The Court found that it was unnecessary to decide on the issue of control as it would not be exercising its discretion to allow a derivative action in any event.

First, the Plaintiff’s application for leave to bring a derivative action was premature as it had failed to exhaust all alternative remedies.

  1. If there is an adequate remedy available to the minority shareholder, it should generally not be allowed to resort to a derivative action.
  2. This alternative must be a viable remedy, though it need not necessarily be a better option.
  3. Here, it was unclear who had the power to determine whether to bring an action against the Defendant. The Shareholders’ Agreement provided for arbitration to decide such disputes.
  4. The Plaintiff would only be unable to bring an action against the Defendant if the arbitrator’s decision had gone against the Plaintiff. Therefore, the Plaintiff should have brought this question for determination under the arbitration clause before applying for a derivative action.

Second, the Court found that the Plaintiff was not acting bona fide in bringing the action against the Defendant.
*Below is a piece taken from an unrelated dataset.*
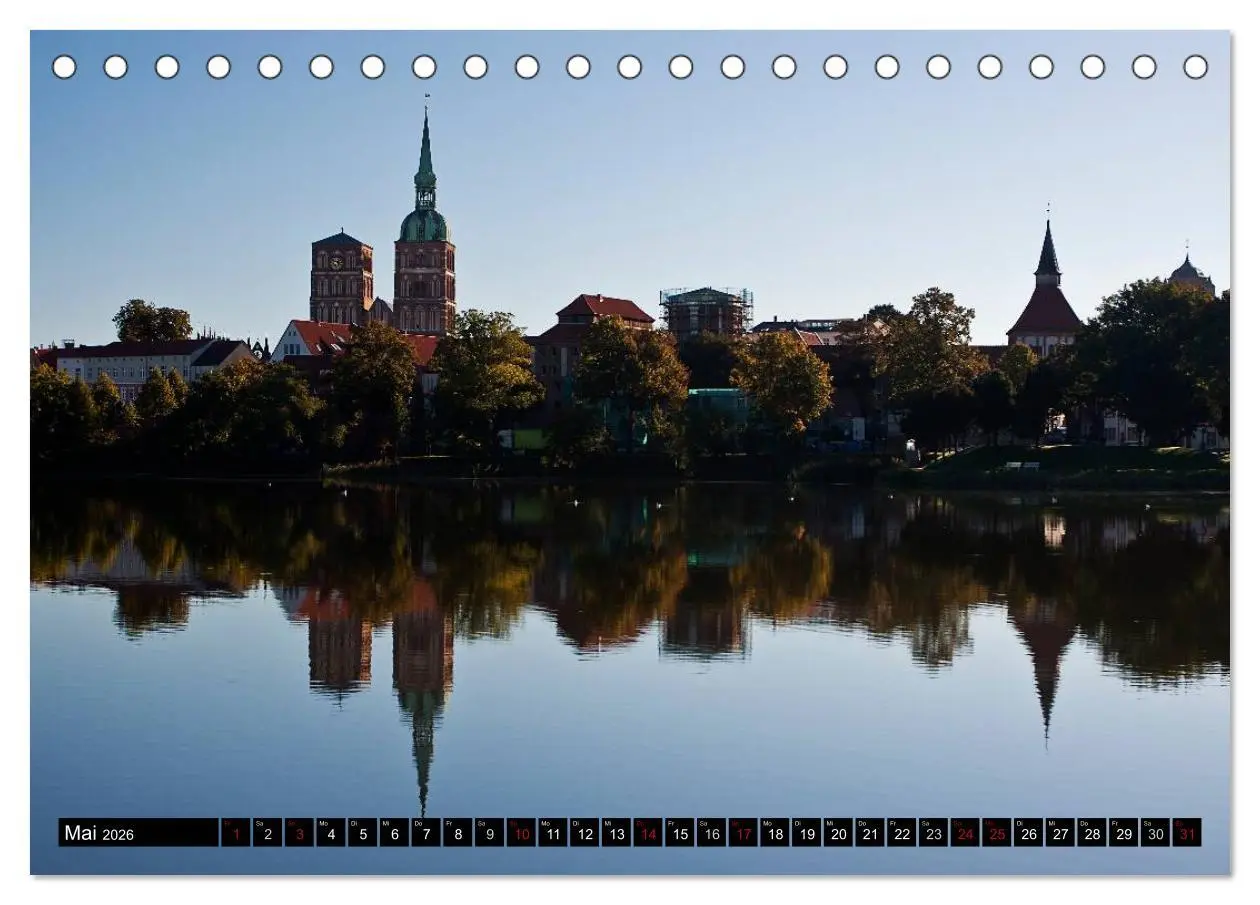 Bild: 9783516010381 | Ostseeperle Stralsund (Tischkalender 2026 DIN A5 quer), CALVENDO...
  1. The derivative action is an equitable device, and anyone seeking to use it must do so in the best interests of the company and not for some ulterior purpose.
  2. The Court determined that the Plaintiff had not disclosed its real motive for the derivative action. NGS had been faithfully paying its charter hire, and it was difficult to understand why the Plaintiff should insist on being paid by BGP instead.
  3. Further, the Plaintiff threw numerous unjustified and unsupported accusations at the Defendant, and its actions were inconsistent with the interests of NIL.

Therefore, the Court declined to exercise its discretion to grant leave for the Plaintiff to bring a derivative action on behalf of NIL.

Concluding Words

A company is controlled by its shareholders, and the Court will not override the will of the majority in favour of the will of the minority unless the circumstances truly warrant it. Therefore, parties applying for a derivative action cannot do so in haste, and certainly cannot do so with any underlying ulterior motive. Derivative actions are not tools to allow “backseat drivers” to steer the corporate vehicle.

Nonetheless, the Court has also demonstrated that it is aware of the difficulties of the minority in bringing derivative actions, and of the corporate realities behind such situations. Andrew Ang J recognized that the ‘majority controllers’ of a company need not be an actual numerical majority, and could exert control in other ways. He also raised the view that ‘fraud against the minority’ could refer to a breach of director’s duties combined with an attempt to stifle any action. This is in keeping with the spirit of derivative actions, which is to allow a corporate entity to protect itself where its decision makers are acting against its interests.

Note that this case considers common law derivative actions, as opposed to statutory derivative actions, as provided for under section 216A of the Companies Act. The elements of the tests for both forms of derivative actions are largely similar, such as the essential requirements of good faith and a reasonable case against the defendant. For an analysis of the operation of the statutory derivative action, please refer to our previous Update of Poondy Radhakrishnon and Another v Sivapiragasam s/o Veerasingam and Another [2009] SGHC 228.

The statutory derivative action has a number of additional benefits: it provides that the Court may order the company to pay all reasonable legal fees and disbursements, and also avoids the difficult question of standing encountered in Foss v Harbottle. Therefore, it appears to be the preferred form of derivative action in Singapore today. However, this option is not available to companies incorporated outside of Singapore, for which the recourse of common law derivative actions must be sought.